O Supremo Tribunal de Justiça (STJ) confirmou a condenação, a seis anos de prisão, de um homem que durante dois anos abusou sexualmente de uma cunhada menor, em Guimarães.
No acórdão, segundo a Lusa, o STJ refere que, tendo em conta o grau de ilicitude dos factos no seu conjunto e a personalidade do arguido neles projectada, aquela pena é "adequada à sua culpa e proporcional às exigências de prevenção geral e especial", cumprindo "de forma satisfatória as finalidades da punição".

O arguido foi condenado por 11 crimes de abuso sexual de criança e 14 crimes de atos sexuais com adolescentes. Terá ainda de pagar uma indemnização de 5 mil euros à vítima.
Os abusos terão começado em Setembro de 2013, numa altura em que o arguido tinha 34 anos e a vítima 13, e até finais de 2015, ocorrendo pelo menos uma vez por mês. A vítima é irmã da mulher do arguido.

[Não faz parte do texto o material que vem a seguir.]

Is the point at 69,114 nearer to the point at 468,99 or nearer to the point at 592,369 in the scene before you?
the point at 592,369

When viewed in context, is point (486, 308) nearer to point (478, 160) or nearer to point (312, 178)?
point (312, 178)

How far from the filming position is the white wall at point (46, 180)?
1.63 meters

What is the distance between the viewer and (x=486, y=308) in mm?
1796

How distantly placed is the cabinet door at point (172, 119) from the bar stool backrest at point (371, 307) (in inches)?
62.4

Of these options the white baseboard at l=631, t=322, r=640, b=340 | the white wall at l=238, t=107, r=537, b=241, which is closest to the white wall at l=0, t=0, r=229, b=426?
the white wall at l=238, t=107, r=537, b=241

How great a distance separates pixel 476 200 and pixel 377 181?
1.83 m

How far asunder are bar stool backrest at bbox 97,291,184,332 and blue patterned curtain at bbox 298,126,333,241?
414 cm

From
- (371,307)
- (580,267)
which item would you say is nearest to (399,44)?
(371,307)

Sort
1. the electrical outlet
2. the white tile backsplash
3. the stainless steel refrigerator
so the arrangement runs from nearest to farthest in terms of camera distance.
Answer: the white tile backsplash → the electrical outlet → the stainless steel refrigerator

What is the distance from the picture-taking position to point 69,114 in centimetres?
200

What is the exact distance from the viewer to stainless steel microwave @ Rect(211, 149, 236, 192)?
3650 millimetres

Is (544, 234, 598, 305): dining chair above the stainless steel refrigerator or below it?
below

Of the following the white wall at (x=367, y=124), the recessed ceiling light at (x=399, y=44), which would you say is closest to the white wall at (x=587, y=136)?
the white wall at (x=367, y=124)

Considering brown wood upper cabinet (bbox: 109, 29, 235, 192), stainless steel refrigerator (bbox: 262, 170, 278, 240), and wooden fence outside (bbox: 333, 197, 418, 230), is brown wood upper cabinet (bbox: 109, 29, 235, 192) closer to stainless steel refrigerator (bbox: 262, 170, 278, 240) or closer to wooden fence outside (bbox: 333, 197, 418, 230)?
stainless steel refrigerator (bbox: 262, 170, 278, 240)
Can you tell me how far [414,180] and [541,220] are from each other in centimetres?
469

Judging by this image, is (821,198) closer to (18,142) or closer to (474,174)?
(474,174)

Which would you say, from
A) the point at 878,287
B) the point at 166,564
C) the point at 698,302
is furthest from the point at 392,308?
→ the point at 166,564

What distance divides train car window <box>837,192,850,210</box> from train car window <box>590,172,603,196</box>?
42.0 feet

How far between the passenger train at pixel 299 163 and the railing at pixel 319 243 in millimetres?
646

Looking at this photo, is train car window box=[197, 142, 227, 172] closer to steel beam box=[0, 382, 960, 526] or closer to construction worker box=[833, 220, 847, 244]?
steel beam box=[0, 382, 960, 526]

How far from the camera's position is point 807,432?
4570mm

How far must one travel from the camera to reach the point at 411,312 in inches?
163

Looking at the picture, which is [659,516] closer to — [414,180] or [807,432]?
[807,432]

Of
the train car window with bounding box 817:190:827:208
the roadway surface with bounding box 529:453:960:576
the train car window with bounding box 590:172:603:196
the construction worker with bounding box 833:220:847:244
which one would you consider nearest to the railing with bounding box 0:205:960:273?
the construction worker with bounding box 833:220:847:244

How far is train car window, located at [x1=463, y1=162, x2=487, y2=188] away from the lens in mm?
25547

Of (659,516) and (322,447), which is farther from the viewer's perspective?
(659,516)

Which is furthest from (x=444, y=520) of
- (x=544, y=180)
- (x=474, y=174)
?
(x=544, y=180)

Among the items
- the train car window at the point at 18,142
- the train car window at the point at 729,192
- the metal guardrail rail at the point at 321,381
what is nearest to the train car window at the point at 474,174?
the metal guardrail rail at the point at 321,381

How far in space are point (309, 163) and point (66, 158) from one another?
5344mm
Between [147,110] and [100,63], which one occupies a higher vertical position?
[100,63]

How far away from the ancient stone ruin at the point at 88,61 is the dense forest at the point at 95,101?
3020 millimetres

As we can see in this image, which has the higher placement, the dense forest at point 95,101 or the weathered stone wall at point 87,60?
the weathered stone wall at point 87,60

Na primeira instância, no Tribunal Judicial de Guimarães, o arguido tinha sido condenado a quatro anos e quatro meses de prisão, com pena suspensa.
Aquele tribunal tinha decidido que em causa estava apenas um crime de abuso sexual de criança e um crime de atos sexuais com adolescente, ambos de trato sucessivo.
Tinha ainda valorado a "boa inserção familiar" do arguido e considerado que as circunstâncias dos crimes cometidos não assumiam "especial gravidade".
O Ministério Público recorreu e a Relação de Guimarães subiu a pena para seis anos de prisão, tornando-a necessariamente efectiva, refutando a alegada boa inserção familiar do arguido.

"Como pode dizer-se que está bem integrado familiarmente um indivíduo que, desrespeitando laços familiares, abusa sexualmente durante anos de uma criança e adolescente, sua cunhada, numa vivência, necessariamente hipócrita, porque dúplice e desrespeitadora da sua mulher, dos seus sogros, do seu filho recém-nascido?", escreveram os juízes desembargadores.